_EXERCISE PASSAGE_:
* * * * *

Never ever leave them on the bed alone even if they are sleeping and you have cushions around them. They will still find a way to roll and fall off the bed (happened to us). 9 times out of 10 it will be fine but I've read horror stories online so be careful.
Never leave them for even a second in the bath (drowning) and never leave them alone with food (choking).
It sounds so obvious, until your dog gets his head stuck in the ficus tree planter and you can hear him running around, destroying your entire living room. You have to resist that initial urge to go help him until you've cleaned up the 16 blueberry puffs you've been coaxing your child to eat.
This is like saying "don't speed if you don't want a speeding ticket".

Yes, you can use absolute qualifiers like "never" and "always" to stupid proof general advice to a greater extent than you can with phrases like "common sense" and "where reasonable" but that doesn't automatically make the advice any more useful..

I'm perfectly fine with the size of the drowning risk that comes with spending ~1min removing something from the oven when the timer goes off and other reasonable allowances like that. Of course I'm not gonna stop and watch TV with an infant in the sink. And if traffic's going 85 I'm going 85 but I won't be the first person going 85.

* * * * *

_AIM OF THE EXERCISE_:
Answer these about the baby-safety discussion:
(a) What risk does it name for leaving a child alone in the bath?
(b) How many blueberry puffs must be cleaned up before going to help the dog?
(c) About how long does it say removing something from the oven takes?
Answer only from the baby-safety discussion.

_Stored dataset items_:
* * * * *

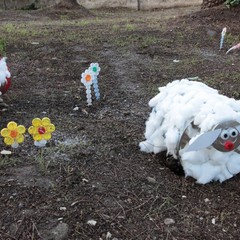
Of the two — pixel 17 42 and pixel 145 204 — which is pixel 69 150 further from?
pixel 17 42

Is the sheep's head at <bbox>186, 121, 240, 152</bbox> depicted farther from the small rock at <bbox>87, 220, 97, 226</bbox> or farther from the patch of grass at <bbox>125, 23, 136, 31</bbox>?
the patch of grass at <bbox>125, 23, 136, 31</bbox>

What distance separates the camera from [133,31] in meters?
6.60

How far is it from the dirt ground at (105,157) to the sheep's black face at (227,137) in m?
0.26

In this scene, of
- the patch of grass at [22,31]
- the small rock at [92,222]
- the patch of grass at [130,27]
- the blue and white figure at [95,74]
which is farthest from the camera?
the patch of grass at [130,27]

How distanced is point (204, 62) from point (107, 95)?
5.58 ft

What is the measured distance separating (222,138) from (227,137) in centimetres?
3

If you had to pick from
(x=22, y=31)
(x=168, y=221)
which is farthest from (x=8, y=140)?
(x=22, y=31)

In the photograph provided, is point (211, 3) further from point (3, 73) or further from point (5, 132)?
point (5, 132)

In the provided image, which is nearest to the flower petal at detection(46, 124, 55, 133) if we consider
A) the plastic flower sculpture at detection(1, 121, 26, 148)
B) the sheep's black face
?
the plastic flower sculpture at detection(1, 121, 26, 148)

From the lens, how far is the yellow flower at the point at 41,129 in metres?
2.52

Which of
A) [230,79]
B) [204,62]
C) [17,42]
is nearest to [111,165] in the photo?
[230,79]

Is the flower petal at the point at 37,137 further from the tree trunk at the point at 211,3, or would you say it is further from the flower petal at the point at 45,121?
the tree trunk at the point at 211,3

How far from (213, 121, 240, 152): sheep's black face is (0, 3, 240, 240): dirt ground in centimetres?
26

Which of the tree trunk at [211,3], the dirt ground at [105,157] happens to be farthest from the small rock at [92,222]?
the tree trunk at [211,3]
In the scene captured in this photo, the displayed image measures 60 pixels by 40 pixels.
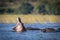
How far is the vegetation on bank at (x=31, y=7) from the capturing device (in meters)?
1.94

* * * * *

_SOLUTION BELOW_:
(a) Drowning.
(b) 16.
(c) About one minute.